Posso te conseguir um papelote de cocaína por 30, 40 ou 50 reais, maconha, crack, ecstasy. Mas a maconha aqui no Brasil é uma porcaria. A maior parte vem do Paraguai. Para amigos tenho um preço, para clientes desconhecidos tenho outro. Faço cerca de 10 a 15 reais de comissão por entrega.

Há quanto tempo você trabalha nisso e como entrou nessa?

Vender drogas no morro é tipo uma cultura. Nasci vendo essa cultura, não é algo incomum pra mim. Meu avô vendia drogas no morro, meu tio, minha mãe, a família inteira. Minha mãe atirou em três pessoas e foi presa. Ela conhecia o Fernandinho Beira-Mar [líder do Comando Vermelho que organizava acordos de troca de armas por drogas com os rebeldes das FARC na Colômbia]. Mas até os 22, nunca mexi com nada. Aí meus amigos da Tijuca [bairro principalmente branco de classe média do Rio] disseram “Você pode arranjar alguma coisa pra gente? Pagamos bem”.

Muita gente tem medo de vir pra favela e ser assaltado, e às vezes isso acontece mesmo. Tem outro motivo. Se você quer entrar na favela, beleza, problema seu, mas quando está saindo… um cara branco de classe média saído da favela, um lugar onde ele não mora? Pra polícia a única resposta é que você veio aqui comprar drogas! Por que você acha que me pagam para fazer essas entregas?

Temos muitos problemas sociais na favela, então pessoas negras, como eu, somos quase convidados pra esse trabalho. Nunca pensei no que faço como um crime.

“Bolsonaro e seu colega, o governador do Rio, declararam guerra às drogas e agora a polícia está atirando nas pessoas de helicóptero.”

Como é a vida na favela?

Adoro morar aqui. É maravilhoso: todo mundo se conhece, todo mundo se respeita, até os bandidos. Você só tem que saber fazer as coisas – se desobedecer as regras, você é punido. Você não pode roubar ou atirar sem permissão, ou vai encarar as consequências. Às vezes é um tiro na mão ou no pé.

Meu amigo Antonio trabalha pra mesma gangue, mas numa boca diferente, então somos competidores. É uma franquia, como o McDonald’s. Tem de 3 a 4 McDonald’s no mesmo bairro, cada um de um dono.

O que você faz quando não está trabalhando?

De dia engraxo sapatos para gringos ricos em Copacabana. À noite é quando faço as entregas.

O que você acha dos ricos, sentados lá na casa deles, enquanto você arrisca sua vida e liberdade para ajudá-los a chapar?

Tenho todo tipo de cliente. Alguns eu acho muito escrotos. Eles são grossos comigo, e falam como se dinheiro fosse a coisa mais importante do mundo. Me sinto tipo um anarquista, quero por fogo em tudo! Mas outros são meus amigos. Tem uma professora de teatro de meia idade. Outro é um cara de 70 anos que nunca tomou uma cerveja na vida, mas sempre fumamos maconha juntos.

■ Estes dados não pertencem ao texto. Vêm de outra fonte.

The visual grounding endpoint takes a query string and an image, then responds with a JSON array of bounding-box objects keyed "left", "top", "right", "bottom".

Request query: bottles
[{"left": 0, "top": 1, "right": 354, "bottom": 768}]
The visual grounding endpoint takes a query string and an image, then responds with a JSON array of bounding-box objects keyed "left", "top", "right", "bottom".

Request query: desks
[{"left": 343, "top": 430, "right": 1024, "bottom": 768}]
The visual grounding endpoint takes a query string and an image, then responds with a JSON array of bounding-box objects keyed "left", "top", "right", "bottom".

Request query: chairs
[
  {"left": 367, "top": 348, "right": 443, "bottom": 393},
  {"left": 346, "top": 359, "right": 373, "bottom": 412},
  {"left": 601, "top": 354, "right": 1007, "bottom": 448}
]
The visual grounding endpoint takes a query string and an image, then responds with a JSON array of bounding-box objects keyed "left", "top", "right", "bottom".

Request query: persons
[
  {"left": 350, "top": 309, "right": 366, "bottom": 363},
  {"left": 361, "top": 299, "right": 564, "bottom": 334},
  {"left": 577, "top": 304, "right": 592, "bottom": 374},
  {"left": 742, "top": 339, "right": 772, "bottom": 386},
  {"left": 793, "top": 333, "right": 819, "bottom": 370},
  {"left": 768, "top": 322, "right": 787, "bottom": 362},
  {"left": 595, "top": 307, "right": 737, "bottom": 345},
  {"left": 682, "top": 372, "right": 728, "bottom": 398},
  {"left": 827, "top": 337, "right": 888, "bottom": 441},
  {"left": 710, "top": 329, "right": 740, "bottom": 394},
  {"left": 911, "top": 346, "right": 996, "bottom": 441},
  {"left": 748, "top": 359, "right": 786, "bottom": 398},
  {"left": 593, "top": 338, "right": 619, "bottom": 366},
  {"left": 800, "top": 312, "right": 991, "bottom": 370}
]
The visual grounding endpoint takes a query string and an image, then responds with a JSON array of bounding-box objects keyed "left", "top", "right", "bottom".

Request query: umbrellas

Você já teve algum problema com a polícia?

Ah, a polícia! Uma vez eles nos pararam e tive que fingir que era gay e que meu cliente era meu namorado. Eles já me levaram pra delegacia várias vezes, mas nunca fizeram nada. Aqui é o Rio, você só precisa perguntar quanto eles querem! Quanto você paga depende de quanto você tem, mas se você tiver só um papelote, eles te deixam ir por 300, 500 reais. Depois de alguns desses encontros, a maioria dos policiais são simpáticos e até me pedem para comprar pra eles!

O novo presidente, Bolsonaro, e seu colega, o novo governador [do Rio], Wilson Witzel, que declararam guerra às drogas, e agora [a polícia] está atirando nas pessoas de helicóptero. Mas se quer pegar os criminosos de verdade, você tem que ir pra bairros ricos como Ipanema ou Leblon.

E as outras facções?

Tem algumas áreas onde não vou, por exemplo, o Morro dos Macacos, porque é controlado por outro grupo. Há dois principais no Rio: o Terceiro Comando e o Comando Vermelho, e também as milícias são apenas outra facção. Você não entra nessas áreas se não quiser ter problemas graves de saúde.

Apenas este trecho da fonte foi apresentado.